We are migrating from Azure DevOps Git to GitHub. The repo is huge, old, unfortunately has binaries and with tons of branches and tags. We decided on a cut-off date and want to drop all history before that date (which will also remove the binaries and large files as they were later deleted) We want to retain only specific branches from the selected date and hopefully keep the tags.
Got completely lost with filter-branch and haven't been able to find a good and fast way of doing this. This simplest thing I found was doing an orphan checkout from what we want as the new root commit, rebasing and then prune and run garbage collector. But, the new root commit is dated to now, all commit IDs change, we lose all the tags and I couldn't do it for all branches I want to retain.
What is the best way of achieving this?
The trick is to use grafts to fake new root commits, then burn them into the history using git filter-branch
or git filter-repo
.
Let's say, you determined that commit 1234abcd
is the new root commit and it is the only one needed. Then
git replace --graft 1234abcd
installs a replacement commit that pretends that 1234abcd
has no parents. Now run
git filter-branch --tag-name-filter=cat master branch1 branch2 tag1 tag2 ...

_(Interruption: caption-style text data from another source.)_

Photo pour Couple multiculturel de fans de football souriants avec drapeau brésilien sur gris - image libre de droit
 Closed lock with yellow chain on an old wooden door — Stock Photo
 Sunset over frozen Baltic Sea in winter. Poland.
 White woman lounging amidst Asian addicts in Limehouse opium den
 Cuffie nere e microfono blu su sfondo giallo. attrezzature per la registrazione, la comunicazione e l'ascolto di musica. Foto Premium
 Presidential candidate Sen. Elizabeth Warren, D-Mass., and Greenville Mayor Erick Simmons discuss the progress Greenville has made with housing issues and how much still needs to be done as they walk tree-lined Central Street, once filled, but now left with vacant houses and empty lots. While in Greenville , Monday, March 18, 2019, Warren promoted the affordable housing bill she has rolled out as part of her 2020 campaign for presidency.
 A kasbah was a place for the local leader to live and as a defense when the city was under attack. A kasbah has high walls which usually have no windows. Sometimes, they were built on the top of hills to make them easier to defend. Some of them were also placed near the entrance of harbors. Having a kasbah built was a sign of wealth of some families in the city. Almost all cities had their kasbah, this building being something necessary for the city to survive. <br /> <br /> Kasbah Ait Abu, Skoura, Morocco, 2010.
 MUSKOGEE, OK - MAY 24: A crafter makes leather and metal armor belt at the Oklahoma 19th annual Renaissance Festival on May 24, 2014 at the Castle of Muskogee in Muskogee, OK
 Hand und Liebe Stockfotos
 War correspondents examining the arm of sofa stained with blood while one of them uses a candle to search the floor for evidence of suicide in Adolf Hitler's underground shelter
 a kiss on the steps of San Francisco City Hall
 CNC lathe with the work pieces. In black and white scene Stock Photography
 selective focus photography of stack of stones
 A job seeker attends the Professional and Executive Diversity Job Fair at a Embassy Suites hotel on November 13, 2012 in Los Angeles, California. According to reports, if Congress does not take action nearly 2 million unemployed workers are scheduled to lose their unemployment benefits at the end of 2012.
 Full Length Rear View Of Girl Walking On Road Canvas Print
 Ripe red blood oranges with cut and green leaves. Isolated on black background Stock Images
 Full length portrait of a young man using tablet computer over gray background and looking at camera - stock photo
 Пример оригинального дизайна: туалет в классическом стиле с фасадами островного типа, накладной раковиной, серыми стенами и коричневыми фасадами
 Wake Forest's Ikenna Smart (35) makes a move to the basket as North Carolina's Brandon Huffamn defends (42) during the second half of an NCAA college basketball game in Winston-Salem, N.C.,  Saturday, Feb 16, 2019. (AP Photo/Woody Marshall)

(or an equivalent git filter-repo
command). This rewrites commit 1234abcd
to really have no parent (and results in a different commit name, of course) and rewrites the history up to the specified refs.
You should be able to repeat the command with different branch and tag names, should you forget some or if you want to do the job incrementally. Make sure to specify only refs whose history does not bypass the root commit (this could happen accidentally if there are merges from history before the un-rewritten commit into history after the new root commit).